### SELECTED EXCERPT

===

INSTRUCTIONS TO THE TWELVE. LAMENTATIONS OVER THE GALILEAN CITIES. JOY OVER THE CALLING OF THE SIMPLE.

The first gospel ([x.]) reports another long discourse as having been delivered by Jesus, on the occasion of his sending out the twelve to preach the kingdom of heaven. Part of this discourse is peculiar to the first gospel; that portion of it which is common to the two other synoptists is only partially assigned by them to the same occasion, Luke introducing its substance in connexion with the mission of the seventy ([x. 2 ff.]), and in a subsequent conversation with the disciples ([xii. 2 ff.]). Some portion of the discourse is also found repeated both in Matthew and the other Evangelists, in the prophetic description given by Jesus of his second advent.

In this instance again, while the older harmonists have no hesitation in supposing a repetition of the same discourse,[36] our more recent critics are of opinion that Luke only has the true occasions and the original arrangement of the materials, and that Matthew has assembled them according to his own discretion.[37] Those expositors who are apologetically inclined, maintain that Matthew was not only conscious of here associating sayings uttered at various times, but presumed that this would be obvious to his readers.[38] On the other hand, it is justly observed that the manner in which the discourse is [[343]]introduced by the words: These twelve Jesus sent forth, and commanded them ([v. 5]); and closed by the words: when Jesus made an end of commanding his twelve disciples, etc. ([xi. 1]); proves clearly enough that it was the intention of the Evangelist to give his compilation the character of a continuous harangue.[39]

Much that is peculiar to Matthew in this discourse, appears to be merely an amplification on thoughts which are also found in the corresponding passages of the two other synoptists; but there are two particulars in the opening of the instructions as detailed by the former, which differ specifically from anything presented by his fellow Evangelists. These are the limitation of the agency of the disciples to the Jews ([v. 5], [6]), and the commission (associated with that to announce the kingdom of heaven and heal the sick, of which Luke also speaks, [ix. 2]), to raise the dead: a surprising commission, since we know of no instances previous to the departure of Jesus, in which the apostles raised the dead; and to suppose such when they are not narrated, after the example of Olshausen, is an expedient to which few will be inclined.

All that the synoptists have strictly in common in the instructions to the twelve, are the rules for their external conduct; how they were to journey, and how to behave under a variety of circumstances ([Matt. v. 9–11], [14]; [Mark vi. 8–11]; [Luke ix. 3–5]). Here, however, we find a discrepancy; according to Matthew and Luke, Jesus forbids the disciples to take with them, not only gold, a scrip, and the like, but even shoes, ὑποδήματα, and a staff, ῥάβδον; according to Mark, on the contrary, he merely forbids their taking more than a staff and sandals, εἰ μὴ ῥάβδον μόνον and σανδάλια. This discrepancy is most easily accounted for by the admission, that tradition only preserved a reminiscence of Jesus having signified the simplicity of the apostolic equipment by the mention of the staff and shoes, and that hence one of the Evangelists understood that Jesus had interdicted all travelling requisites except these; the other, that these also were included in his prohibition. It was consistent with Mark’s love of the picturesque to imagine a wandering apostle furnished with a staff, and therefore to give the preference to the former view.

===

### ACTIONS TO TAKE
- A) In the passage on the instructions to the twelve, with which mission does Luke connect the substance of this discourse?
- B) In the passage on the instructions to the twelve, why is Mark said to have favored the view that the disciples could take a staff?
Answer using only the passage on the instructions to the twelve, with no outside knowledge.

### INFORMATION PROVIDED
===

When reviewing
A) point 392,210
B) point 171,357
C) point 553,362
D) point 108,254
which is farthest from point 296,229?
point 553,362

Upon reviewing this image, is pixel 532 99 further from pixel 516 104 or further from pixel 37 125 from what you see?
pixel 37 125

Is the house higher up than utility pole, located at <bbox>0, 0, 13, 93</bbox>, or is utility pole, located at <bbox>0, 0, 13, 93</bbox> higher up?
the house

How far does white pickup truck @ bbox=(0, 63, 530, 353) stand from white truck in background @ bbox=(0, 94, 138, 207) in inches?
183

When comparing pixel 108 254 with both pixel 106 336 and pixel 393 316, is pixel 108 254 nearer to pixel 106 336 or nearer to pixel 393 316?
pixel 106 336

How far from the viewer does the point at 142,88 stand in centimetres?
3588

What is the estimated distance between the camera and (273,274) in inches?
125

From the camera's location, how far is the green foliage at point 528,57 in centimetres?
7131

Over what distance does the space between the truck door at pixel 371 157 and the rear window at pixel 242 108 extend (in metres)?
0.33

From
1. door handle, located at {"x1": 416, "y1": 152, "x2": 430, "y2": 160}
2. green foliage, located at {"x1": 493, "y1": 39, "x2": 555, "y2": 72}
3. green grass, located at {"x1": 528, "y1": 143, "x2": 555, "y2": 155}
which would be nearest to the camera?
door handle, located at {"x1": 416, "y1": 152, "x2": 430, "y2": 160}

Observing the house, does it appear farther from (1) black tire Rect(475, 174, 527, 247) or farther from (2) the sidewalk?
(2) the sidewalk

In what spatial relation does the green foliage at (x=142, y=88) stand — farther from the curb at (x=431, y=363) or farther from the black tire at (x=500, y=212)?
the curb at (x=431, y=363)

===

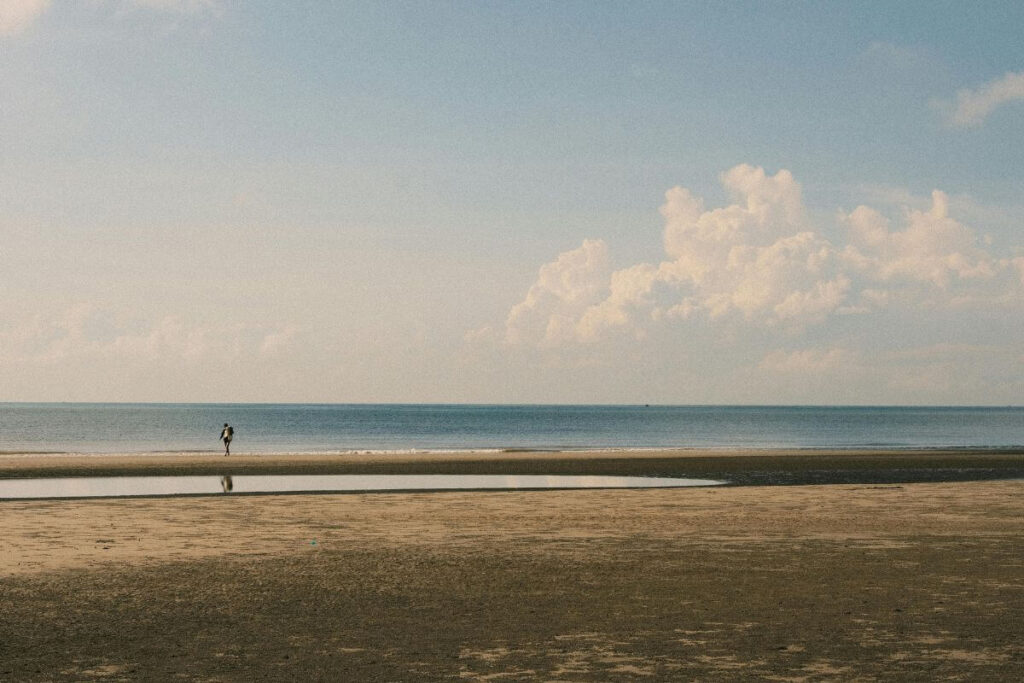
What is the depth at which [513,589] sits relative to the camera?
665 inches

===

### EXERCISE ANSWERS
- A) The mission of the seventy.

- B) Tradition remembered only that Jesus mentioned the staff and shoes to show the simplicity of the apostles' equipment. Mark read this as allowing those items, and that reading fit his love of the picturesque, which led him to imagine a wandering apostle carrying a staff.